Your task is to extract the lines from the one holding "Is the winter" through the end of the material. Set them down exactly and add nothing.

* Supplied data *
● ● ● ●
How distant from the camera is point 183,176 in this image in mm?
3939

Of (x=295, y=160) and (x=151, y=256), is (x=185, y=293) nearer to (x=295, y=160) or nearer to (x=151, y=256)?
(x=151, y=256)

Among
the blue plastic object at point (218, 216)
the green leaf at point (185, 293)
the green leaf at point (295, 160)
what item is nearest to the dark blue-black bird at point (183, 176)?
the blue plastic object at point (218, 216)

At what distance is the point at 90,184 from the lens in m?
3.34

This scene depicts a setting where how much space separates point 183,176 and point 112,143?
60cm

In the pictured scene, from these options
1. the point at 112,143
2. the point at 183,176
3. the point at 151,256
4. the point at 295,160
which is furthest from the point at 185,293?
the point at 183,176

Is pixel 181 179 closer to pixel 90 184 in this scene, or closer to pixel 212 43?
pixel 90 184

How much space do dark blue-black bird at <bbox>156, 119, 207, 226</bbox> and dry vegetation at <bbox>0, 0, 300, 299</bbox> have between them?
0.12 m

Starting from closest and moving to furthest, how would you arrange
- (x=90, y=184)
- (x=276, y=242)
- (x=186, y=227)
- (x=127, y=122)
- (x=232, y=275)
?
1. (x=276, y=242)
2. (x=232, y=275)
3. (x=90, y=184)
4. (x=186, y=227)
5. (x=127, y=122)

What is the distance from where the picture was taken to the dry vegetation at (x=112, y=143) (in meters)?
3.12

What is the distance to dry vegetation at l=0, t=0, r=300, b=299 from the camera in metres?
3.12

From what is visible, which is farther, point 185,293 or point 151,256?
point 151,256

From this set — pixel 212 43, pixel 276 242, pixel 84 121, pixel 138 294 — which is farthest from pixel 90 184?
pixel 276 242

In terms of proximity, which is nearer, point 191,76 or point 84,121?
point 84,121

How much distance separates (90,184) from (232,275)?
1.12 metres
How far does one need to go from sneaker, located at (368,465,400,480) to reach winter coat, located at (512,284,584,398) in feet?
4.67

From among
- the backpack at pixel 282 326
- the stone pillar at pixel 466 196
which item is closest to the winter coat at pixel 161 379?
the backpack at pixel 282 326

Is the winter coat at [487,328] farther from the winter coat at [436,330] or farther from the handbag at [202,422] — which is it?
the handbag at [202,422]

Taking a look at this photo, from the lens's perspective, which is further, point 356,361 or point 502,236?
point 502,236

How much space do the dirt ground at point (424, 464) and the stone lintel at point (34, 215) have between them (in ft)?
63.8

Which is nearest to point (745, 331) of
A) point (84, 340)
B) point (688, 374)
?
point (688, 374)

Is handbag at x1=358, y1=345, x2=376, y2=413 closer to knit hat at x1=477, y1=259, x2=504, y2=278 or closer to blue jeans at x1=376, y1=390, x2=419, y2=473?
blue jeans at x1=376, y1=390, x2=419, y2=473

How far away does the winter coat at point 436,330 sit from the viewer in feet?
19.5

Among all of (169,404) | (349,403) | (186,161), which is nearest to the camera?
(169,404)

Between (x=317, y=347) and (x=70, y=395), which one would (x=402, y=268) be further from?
● ● ● ●
* Result of the task *
Is the winter coat at [487,328] farther from the winter coat at [436,330] or farther from the handbag at [202,422] — which is it?
the handbag at [202,422]

Taking a look at this photo, from the lens's perspective, which is further, point 356,361 or point 502,236?
point 502,236

How much space do the dirt ground at point (424, 464) and the stone lintel at point (34, 215) have between them (in ft)?
63.8

Which is nearest to point (745, 331) of
A) point (84, 340)
B) point (688, 374)
?
point (688, 374)

Is handbag at x1=358, y1=345, x2=376, y2=413 closer to knit hat at x1=477, y1=259, x2=504, y2=278 or closer to blue jeans at x1=376, y1=390, x2=419, y2=473?
blue jeans at x1=376, y1=390, x2=419, y2=473

How far away does the winter coat at point 436,330 sit from the viewer in feet?
19.5

Among all of (169,404) | (349,403) | (186,161), which is nearest to the camera?
(169,404)

Between (x=317, y=347) and (x=70, y=395), which one would (x=402, y=268) be further from?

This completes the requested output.